Quando vamos todos nós, Estado e sociedade, encarar esses
problemas e buscar uma concertação pública para enfrentamento dos reais
problemas da saúde? Ou vamos preferir medidas que aperfeiçoem a
judicialização, incentivando o seu incremento? O ativismo judicial infelizmente
não parece uma boa medida. Ainda mais quando incentiva o modelo curativo e
não o modelo de promoção e proteção da saúde, conforme determina nossa
Constituição.
Há um mês, os jornais veicularam a noticia do parto da princesa
Kate Middleton da Inglaterra no serviço público de saúde. Parto normal,
realizado por profissionais de saúde não médicos, com 12 horas de internação,
enquanto no Brasil, um país que aplica 3.9% do PIB na saúde, campeiam taxas
incríveis de cesarianas, tanto no setor privado como no público, e se houver
recusa do serviço público, a judicialização poderá, muitas vezes, mudá-la;
bastaria, talvez, o médico solicitar e dizer que a paciente corre risco de vida.
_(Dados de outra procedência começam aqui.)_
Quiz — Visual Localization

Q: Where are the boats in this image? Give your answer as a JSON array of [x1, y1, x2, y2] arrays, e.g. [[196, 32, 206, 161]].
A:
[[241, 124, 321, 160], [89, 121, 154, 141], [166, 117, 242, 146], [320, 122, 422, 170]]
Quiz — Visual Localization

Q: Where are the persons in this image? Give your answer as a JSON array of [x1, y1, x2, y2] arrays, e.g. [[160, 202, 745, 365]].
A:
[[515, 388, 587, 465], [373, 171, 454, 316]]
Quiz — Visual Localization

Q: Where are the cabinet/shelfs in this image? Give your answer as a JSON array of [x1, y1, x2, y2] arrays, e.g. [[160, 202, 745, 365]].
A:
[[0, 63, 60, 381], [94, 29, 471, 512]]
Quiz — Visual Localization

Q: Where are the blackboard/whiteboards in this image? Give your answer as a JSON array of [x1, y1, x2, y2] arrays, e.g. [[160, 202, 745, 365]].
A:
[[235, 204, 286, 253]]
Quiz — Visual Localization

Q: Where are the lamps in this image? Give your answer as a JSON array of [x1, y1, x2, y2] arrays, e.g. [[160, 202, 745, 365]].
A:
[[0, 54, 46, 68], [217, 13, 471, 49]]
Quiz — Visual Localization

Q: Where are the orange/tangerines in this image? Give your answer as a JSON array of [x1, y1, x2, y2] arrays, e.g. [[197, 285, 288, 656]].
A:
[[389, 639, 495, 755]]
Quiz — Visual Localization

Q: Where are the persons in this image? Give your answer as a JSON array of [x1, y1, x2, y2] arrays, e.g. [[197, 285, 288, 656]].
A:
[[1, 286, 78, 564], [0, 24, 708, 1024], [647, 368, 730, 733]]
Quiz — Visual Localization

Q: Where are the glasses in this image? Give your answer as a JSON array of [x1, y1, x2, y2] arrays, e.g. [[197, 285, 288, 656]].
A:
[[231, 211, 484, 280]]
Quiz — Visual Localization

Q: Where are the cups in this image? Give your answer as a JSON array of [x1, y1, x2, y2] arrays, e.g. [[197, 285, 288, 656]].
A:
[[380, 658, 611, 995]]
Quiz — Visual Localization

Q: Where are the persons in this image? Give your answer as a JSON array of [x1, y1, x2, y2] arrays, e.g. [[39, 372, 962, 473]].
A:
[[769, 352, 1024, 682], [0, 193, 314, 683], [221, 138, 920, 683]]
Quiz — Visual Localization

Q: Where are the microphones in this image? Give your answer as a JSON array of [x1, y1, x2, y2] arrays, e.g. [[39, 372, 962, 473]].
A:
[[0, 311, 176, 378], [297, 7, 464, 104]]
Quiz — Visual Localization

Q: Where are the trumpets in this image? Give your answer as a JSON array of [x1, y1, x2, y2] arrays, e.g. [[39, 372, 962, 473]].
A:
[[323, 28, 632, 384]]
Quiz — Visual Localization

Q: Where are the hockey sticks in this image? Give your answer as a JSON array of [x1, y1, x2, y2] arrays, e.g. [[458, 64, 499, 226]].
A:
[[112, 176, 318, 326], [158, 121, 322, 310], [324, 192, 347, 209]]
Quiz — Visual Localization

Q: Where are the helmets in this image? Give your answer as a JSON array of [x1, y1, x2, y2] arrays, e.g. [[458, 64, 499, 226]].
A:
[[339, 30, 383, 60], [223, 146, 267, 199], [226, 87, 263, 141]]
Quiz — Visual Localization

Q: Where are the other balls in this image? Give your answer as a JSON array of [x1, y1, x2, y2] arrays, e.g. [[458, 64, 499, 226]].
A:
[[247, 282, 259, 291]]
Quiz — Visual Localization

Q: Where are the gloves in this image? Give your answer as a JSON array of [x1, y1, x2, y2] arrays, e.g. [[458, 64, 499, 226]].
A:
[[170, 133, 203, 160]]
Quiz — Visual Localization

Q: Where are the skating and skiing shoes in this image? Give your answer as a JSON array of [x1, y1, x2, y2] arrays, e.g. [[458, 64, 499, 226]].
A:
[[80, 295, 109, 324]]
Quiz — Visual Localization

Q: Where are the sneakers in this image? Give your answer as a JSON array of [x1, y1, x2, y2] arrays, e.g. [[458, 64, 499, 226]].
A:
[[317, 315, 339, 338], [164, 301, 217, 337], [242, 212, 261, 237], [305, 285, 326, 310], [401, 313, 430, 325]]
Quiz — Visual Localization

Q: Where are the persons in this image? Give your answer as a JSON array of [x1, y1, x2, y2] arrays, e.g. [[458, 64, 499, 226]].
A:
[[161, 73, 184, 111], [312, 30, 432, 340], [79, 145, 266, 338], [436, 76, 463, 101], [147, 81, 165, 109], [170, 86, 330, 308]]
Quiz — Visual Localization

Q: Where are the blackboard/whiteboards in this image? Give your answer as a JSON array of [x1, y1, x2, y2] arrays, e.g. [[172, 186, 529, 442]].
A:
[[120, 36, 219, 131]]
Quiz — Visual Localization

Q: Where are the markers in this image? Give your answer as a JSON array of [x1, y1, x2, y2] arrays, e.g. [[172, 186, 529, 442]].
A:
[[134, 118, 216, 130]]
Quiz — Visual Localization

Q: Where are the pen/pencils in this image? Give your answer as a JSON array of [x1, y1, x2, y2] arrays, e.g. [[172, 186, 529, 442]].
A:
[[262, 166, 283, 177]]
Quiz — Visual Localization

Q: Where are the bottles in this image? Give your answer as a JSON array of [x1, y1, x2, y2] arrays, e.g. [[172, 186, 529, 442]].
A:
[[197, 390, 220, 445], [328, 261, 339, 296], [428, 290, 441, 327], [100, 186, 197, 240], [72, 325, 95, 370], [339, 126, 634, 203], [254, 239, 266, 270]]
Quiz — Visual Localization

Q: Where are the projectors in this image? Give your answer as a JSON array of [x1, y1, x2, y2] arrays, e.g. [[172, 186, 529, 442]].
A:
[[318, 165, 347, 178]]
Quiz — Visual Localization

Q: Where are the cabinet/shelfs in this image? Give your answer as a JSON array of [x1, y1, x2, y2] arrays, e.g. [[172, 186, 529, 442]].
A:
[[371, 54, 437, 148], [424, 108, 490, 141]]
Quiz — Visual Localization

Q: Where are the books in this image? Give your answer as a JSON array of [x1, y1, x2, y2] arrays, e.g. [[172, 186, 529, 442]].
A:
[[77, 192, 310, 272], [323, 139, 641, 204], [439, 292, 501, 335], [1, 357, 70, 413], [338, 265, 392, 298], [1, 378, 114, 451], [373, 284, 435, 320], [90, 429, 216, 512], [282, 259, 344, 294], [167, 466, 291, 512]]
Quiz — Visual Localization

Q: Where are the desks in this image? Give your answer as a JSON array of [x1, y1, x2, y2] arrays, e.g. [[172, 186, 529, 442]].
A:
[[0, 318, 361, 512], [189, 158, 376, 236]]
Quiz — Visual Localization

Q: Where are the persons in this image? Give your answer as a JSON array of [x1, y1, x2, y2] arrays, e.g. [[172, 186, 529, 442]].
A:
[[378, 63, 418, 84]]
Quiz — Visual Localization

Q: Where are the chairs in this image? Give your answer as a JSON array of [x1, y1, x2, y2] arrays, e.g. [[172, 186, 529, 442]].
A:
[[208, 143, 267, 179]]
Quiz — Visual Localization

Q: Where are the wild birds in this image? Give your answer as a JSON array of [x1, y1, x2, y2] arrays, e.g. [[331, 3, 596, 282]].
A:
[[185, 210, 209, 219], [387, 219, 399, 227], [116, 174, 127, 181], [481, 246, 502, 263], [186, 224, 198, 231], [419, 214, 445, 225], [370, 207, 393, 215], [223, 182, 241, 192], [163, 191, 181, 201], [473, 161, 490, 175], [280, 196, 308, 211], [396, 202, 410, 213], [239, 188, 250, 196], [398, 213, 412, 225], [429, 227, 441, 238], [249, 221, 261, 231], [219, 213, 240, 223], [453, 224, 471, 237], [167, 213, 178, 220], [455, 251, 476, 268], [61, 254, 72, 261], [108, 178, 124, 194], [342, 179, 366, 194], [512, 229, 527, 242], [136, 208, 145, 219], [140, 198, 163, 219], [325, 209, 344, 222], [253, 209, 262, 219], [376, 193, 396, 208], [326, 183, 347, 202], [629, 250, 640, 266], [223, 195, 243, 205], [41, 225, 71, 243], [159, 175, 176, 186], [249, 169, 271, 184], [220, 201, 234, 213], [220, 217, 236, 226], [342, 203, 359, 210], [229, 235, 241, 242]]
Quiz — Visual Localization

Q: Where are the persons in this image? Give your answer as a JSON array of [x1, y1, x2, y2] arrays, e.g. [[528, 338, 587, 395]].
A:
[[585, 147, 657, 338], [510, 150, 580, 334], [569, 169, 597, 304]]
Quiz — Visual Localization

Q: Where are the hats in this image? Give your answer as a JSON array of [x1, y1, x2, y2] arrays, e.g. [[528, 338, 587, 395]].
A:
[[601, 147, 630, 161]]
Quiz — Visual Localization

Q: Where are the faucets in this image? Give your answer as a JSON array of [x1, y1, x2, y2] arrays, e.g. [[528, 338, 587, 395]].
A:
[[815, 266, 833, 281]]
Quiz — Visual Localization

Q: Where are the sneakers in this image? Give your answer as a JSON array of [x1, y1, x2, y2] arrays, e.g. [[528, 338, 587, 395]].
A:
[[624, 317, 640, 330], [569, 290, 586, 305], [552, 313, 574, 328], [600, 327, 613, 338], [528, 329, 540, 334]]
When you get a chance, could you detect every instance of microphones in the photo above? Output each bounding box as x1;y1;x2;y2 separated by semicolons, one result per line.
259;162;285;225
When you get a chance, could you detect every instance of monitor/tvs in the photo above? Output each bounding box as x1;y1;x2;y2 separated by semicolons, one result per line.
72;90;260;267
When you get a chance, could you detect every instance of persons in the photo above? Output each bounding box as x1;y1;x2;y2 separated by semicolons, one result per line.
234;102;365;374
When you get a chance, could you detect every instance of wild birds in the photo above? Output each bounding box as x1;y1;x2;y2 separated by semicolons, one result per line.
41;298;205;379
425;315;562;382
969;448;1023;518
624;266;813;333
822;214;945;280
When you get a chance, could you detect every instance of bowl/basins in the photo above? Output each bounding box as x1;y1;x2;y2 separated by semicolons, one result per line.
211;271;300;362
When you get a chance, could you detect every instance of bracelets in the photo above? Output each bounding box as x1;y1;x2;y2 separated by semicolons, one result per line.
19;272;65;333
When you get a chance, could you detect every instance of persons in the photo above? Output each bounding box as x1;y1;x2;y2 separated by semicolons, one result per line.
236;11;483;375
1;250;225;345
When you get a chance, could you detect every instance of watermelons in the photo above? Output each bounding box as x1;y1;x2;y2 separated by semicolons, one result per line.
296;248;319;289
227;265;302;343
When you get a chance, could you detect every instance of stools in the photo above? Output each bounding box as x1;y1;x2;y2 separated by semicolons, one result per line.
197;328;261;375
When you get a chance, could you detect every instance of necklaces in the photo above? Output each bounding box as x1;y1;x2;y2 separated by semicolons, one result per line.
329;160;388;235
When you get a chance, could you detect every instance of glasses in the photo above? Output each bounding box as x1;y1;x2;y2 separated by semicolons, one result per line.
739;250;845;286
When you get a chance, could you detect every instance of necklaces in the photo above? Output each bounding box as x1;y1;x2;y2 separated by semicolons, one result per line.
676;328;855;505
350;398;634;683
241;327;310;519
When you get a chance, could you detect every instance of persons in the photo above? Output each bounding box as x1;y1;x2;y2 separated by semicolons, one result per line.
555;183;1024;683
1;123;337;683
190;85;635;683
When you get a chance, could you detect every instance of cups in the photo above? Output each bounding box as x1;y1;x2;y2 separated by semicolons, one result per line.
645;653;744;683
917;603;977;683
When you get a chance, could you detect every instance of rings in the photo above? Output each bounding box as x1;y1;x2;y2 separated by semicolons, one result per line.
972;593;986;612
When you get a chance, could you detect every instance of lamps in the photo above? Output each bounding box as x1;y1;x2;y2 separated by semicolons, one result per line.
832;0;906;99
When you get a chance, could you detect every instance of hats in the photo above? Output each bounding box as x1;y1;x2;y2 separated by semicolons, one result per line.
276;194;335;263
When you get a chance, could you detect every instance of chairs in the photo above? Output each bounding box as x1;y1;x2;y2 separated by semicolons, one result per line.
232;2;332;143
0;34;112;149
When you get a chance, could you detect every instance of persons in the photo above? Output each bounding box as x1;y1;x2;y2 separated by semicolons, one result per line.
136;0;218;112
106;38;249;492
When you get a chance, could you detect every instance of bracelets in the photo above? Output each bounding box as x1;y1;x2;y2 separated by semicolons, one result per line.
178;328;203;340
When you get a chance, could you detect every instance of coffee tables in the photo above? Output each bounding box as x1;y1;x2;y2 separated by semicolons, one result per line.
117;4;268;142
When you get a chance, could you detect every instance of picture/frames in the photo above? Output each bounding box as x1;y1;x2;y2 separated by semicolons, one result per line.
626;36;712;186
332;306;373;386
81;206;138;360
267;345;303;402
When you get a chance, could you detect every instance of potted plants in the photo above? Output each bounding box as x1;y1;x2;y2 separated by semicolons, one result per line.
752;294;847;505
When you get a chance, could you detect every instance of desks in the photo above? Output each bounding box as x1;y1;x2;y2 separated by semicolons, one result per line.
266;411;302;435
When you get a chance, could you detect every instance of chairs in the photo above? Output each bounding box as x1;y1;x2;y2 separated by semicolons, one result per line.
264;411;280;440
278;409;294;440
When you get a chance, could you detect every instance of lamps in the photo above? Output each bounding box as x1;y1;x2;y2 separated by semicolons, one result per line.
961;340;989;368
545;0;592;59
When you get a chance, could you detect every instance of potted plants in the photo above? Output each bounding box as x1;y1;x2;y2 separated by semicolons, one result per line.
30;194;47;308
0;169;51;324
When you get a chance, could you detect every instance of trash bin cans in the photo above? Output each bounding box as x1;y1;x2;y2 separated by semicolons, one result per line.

Finalmente, com nossa vênia, ousamos algumas medidas de
longo e curto prazo visando à desjudicialização da saúde:
- Compromisso do Poder Executivo com o planejamento de longo prazo da saúde que incorpore as mudanças atuais e futuras da sociedade em todos os seus aspectos (epidemiológico, demográfico, socioeconômico, cultural, ambiental, estilo de vida), com indicação de per capita mínimo regional para atendimento das necessidades de saúde e metas de alcance a ser monitoradas;
- Definição entre sociedade e Estado dos conteúdos da integralidade da assistência: o SUS que queremos e podemos;
- Comprometimento do Poder Executivo com a reforma administrativa para a melhoria da gestão pública;
- Atuação para que a formação de profissionais de saúde atendam as necessidades do SUS;
- Revisão das regiões de saúde e celebração dos contratos organizativos de ação pública da saúde para a fixação de responsabilidades dos entes federativos na região de saúde e suas metas sanitárias;
- Instituição obrigatória de comissões administrativas, estaduais e regionais, de análise das demandas por saúde como medida de prevenção da instauração de conflito e a consequente judicialização, já apontando, de modo justificado, de quem é a responsabilidade (ente federativo) na garantia do que se demanda;
- Pacto entre o Poder Executivo e Judiciário para a desjudicialização, como a fixação da justiça federal para fornecimento de medicamentos e procedimentos de alto custo por ser da União essa obrigação e chamamento do Estado à lide em demandas contra município de menos de 200 mil habitantes, por exemplo, e respeito às pactuações intergestores nas decisões judiciais, abandonando-se o conceito da responsabilidade solidária em saúde por não ser constitucional ante o disposto no art. 198.
Quem sabe assim possamos caminhar mais um pouco para
garantir um sistema de saúde verdadeiramente justo, que privilegie o sentido do
direito à saúde sem a contaminação do consumo de saúde e, sobretudo, que
atenda os reais interesses da sociedade como um todo.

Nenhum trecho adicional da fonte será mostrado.